> **WORK REQUIRED**
Turn the lines from the start of the records up to and including the line that contains "What is the difference between the values for 2019" into a numbered list, leaving out any blank lines.

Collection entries
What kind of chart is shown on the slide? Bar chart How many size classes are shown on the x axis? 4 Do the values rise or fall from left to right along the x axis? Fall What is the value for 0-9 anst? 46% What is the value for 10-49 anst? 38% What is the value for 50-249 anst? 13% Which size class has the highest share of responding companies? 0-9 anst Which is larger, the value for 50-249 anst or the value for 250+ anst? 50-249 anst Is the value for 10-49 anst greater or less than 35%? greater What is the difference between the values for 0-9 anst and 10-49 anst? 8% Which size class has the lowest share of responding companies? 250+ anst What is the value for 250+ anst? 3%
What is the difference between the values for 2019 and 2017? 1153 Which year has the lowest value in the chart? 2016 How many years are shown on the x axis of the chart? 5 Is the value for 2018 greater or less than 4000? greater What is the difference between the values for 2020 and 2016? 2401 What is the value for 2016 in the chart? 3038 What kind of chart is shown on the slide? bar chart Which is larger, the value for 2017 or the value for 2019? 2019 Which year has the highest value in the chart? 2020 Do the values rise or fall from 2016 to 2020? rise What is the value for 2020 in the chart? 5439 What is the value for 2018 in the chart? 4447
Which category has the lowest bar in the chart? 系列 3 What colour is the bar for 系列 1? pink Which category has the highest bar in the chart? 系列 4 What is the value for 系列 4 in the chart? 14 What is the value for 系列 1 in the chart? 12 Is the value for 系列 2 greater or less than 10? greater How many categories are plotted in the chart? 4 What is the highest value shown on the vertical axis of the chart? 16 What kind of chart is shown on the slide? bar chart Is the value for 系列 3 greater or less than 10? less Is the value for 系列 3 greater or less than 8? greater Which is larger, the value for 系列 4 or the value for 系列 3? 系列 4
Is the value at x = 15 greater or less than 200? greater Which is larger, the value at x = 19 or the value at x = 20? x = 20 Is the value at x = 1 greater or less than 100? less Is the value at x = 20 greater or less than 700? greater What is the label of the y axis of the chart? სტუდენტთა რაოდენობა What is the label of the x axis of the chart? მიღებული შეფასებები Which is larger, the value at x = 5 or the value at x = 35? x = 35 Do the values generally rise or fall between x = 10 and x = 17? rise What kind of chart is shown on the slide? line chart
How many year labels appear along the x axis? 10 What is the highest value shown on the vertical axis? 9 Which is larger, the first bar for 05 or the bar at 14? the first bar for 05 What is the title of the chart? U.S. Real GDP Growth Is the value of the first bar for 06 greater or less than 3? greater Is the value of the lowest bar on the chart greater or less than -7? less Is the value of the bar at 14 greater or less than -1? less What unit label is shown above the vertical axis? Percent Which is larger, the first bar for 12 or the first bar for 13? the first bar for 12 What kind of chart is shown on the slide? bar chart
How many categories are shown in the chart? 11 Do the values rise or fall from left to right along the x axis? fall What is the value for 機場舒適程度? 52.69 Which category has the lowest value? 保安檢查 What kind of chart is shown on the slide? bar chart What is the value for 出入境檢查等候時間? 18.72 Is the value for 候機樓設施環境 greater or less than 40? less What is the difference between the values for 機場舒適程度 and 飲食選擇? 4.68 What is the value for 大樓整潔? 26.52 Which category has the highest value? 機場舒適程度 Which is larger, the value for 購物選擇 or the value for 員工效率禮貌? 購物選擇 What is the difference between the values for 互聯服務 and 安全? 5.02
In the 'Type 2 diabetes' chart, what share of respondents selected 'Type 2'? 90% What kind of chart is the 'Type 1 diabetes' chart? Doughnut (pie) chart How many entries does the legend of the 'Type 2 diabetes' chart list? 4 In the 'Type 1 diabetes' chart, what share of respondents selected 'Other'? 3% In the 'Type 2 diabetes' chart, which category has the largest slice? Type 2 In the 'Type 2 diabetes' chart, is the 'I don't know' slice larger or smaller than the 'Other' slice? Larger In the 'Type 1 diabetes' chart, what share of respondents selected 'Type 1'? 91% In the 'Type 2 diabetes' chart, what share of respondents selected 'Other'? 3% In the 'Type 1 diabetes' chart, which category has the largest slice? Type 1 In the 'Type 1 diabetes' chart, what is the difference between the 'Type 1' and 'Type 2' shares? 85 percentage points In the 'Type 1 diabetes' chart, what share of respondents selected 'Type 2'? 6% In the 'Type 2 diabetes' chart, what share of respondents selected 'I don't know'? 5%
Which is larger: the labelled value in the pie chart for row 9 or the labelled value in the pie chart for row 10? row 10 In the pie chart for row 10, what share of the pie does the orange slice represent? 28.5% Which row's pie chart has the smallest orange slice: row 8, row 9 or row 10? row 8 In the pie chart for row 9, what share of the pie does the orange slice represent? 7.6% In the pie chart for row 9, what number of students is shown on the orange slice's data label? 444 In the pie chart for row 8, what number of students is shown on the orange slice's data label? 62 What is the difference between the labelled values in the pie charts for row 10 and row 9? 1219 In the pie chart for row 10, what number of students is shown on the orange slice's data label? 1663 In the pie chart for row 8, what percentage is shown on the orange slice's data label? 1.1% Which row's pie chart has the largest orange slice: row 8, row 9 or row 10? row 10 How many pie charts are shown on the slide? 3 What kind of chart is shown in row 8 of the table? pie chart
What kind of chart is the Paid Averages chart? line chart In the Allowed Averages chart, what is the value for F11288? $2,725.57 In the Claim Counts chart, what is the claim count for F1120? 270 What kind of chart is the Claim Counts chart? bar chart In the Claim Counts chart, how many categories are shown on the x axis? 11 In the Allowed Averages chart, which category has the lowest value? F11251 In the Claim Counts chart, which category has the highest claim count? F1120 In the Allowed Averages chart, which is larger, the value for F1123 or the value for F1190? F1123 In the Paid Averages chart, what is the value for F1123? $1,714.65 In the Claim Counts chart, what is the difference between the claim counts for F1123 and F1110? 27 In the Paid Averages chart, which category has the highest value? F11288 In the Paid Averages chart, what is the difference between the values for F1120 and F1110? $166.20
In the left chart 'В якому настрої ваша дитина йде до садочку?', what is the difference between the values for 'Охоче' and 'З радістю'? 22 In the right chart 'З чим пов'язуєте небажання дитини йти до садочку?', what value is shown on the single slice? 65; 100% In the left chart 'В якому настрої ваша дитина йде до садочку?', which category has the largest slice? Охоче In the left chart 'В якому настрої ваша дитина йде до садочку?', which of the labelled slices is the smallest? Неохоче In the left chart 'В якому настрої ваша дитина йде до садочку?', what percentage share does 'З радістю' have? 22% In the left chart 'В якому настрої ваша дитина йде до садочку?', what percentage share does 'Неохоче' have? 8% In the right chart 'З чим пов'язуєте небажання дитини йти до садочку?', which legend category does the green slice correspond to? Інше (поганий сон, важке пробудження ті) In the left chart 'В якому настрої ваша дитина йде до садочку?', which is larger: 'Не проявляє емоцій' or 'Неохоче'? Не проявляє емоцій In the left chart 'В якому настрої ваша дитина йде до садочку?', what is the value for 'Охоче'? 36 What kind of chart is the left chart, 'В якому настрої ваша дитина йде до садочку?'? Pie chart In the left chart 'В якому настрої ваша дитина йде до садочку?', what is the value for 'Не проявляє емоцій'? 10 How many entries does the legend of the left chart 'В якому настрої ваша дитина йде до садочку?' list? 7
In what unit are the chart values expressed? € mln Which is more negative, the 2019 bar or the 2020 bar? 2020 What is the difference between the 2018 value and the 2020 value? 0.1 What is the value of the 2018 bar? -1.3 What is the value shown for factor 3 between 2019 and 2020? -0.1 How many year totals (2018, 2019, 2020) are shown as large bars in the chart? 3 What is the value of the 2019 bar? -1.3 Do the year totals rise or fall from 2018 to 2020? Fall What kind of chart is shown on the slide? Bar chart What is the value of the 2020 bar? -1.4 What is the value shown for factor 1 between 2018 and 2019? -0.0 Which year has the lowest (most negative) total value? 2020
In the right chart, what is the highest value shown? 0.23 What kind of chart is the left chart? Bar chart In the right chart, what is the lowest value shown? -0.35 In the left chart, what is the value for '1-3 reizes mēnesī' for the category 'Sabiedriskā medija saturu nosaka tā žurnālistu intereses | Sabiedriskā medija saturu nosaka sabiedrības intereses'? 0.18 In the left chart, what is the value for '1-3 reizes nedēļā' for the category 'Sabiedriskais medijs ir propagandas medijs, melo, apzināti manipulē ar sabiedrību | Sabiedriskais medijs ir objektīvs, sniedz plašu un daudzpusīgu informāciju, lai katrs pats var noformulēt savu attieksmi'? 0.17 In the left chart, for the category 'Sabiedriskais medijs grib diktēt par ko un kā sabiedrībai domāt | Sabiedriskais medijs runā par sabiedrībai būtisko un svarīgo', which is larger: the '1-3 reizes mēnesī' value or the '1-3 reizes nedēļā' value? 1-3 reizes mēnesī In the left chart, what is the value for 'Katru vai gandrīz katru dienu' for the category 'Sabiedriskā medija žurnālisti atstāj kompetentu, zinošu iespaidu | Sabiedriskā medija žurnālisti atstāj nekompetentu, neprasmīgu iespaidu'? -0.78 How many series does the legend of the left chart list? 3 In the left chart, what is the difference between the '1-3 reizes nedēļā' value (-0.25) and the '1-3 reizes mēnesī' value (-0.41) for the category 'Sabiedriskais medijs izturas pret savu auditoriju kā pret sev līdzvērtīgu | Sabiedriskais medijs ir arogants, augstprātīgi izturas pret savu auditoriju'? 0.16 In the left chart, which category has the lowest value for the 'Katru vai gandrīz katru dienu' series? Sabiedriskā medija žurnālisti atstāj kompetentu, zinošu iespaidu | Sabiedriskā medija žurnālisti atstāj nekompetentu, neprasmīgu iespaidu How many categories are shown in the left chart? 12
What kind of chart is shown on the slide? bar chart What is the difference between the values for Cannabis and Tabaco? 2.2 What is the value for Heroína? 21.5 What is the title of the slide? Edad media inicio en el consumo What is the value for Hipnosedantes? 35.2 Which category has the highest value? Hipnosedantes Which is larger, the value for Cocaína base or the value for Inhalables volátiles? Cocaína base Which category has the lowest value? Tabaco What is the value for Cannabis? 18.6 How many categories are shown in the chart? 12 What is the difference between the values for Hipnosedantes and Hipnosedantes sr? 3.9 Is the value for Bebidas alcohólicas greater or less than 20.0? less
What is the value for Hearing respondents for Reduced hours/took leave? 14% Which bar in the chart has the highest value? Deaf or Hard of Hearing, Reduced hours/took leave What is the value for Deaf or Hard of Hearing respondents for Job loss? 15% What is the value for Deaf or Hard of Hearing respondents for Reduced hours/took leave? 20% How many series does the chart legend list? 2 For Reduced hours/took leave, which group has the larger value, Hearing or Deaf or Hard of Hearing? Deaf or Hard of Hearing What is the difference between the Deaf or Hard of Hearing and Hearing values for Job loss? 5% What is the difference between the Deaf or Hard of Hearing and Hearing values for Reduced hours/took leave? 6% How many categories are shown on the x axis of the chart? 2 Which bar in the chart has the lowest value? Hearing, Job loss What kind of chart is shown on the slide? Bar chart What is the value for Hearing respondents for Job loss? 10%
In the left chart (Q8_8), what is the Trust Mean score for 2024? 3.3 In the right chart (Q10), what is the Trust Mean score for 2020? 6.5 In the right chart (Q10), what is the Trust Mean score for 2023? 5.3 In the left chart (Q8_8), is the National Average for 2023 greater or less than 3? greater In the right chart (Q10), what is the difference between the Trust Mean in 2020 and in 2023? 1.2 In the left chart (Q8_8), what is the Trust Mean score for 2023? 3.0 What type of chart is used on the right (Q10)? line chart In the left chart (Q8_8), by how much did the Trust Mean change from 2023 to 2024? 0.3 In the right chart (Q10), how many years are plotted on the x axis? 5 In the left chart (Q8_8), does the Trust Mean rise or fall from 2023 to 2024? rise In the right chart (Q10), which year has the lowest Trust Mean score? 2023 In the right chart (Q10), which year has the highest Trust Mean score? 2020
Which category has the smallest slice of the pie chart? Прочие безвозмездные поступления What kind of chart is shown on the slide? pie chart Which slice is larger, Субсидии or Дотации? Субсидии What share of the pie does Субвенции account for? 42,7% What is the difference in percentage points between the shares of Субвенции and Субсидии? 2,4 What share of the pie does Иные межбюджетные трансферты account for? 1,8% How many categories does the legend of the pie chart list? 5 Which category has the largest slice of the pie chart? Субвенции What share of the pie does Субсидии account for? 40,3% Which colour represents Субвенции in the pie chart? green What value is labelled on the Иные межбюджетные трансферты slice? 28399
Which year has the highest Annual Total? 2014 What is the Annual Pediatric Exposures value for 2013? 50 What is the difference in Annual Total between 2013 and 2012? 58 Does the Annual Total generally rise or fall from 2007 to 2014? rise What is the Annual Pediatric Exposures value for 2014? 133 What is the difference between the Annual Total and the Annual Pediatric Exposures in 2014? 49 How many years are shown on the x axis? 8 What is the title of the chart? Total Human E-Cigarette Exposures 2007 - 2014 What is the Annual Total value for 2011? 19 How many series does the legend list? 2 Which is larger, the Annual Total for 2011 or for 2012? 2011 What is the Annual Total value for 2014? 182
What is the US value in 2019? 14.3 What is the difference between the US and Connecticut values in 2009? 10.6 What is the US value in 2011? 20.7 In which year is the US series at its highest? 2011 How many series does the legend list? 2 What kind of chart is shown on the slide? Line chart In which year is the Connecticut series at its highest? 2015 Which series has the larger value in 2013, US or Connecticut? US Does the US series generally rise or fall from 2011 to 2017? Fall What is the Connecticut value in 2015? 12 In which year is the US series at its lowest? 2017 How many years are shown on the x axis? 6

> **ANSWER SPACE**
1. What kind of chart is shown on the slide? Bar chart How many size classes are shown on the x axis? 4 Do the values rise or fall from left to right along the x axis? Fall What is the value for 0-9 anst? 46% What is the value for 10-49 anst? 38% What is the value for 50-249 anst? 13% Which size class has the highest share of responding companies? 0-9 anst Which is larger, the value for 50-249 anst or the value for 250+ anst? 50-249 anst Is the value for 10-49 anst greater or less than 35%? greater What is the difference between the values for 0-9 anst and 10-49 anst? 8% Which size class has the lowest share of responding companies? 250+ anst What is the value for 250+ anst? 3%
2. What is the difference between the values for 2019 and 2017? 1153 Which year has the lowest value in the chart? 2016 How many years are shown on the x axis of the chart? 5 Is the value for 2018 greater or less than 4000? greater What is the difference between the values for 2020 and 2016? 2401 What is the value for 2016 in the chart? 3038 What kind of chart is shown on the slide? bar chart Which is larger, the value for 2017 or the value for 2019? 2019 Which year has the highest value in the chart? 2020 Do the values rise or fall from 2016 to 2020? rise What is the value for 2020 in the chart? 5439 What is the value for 2018 in the chart? 4447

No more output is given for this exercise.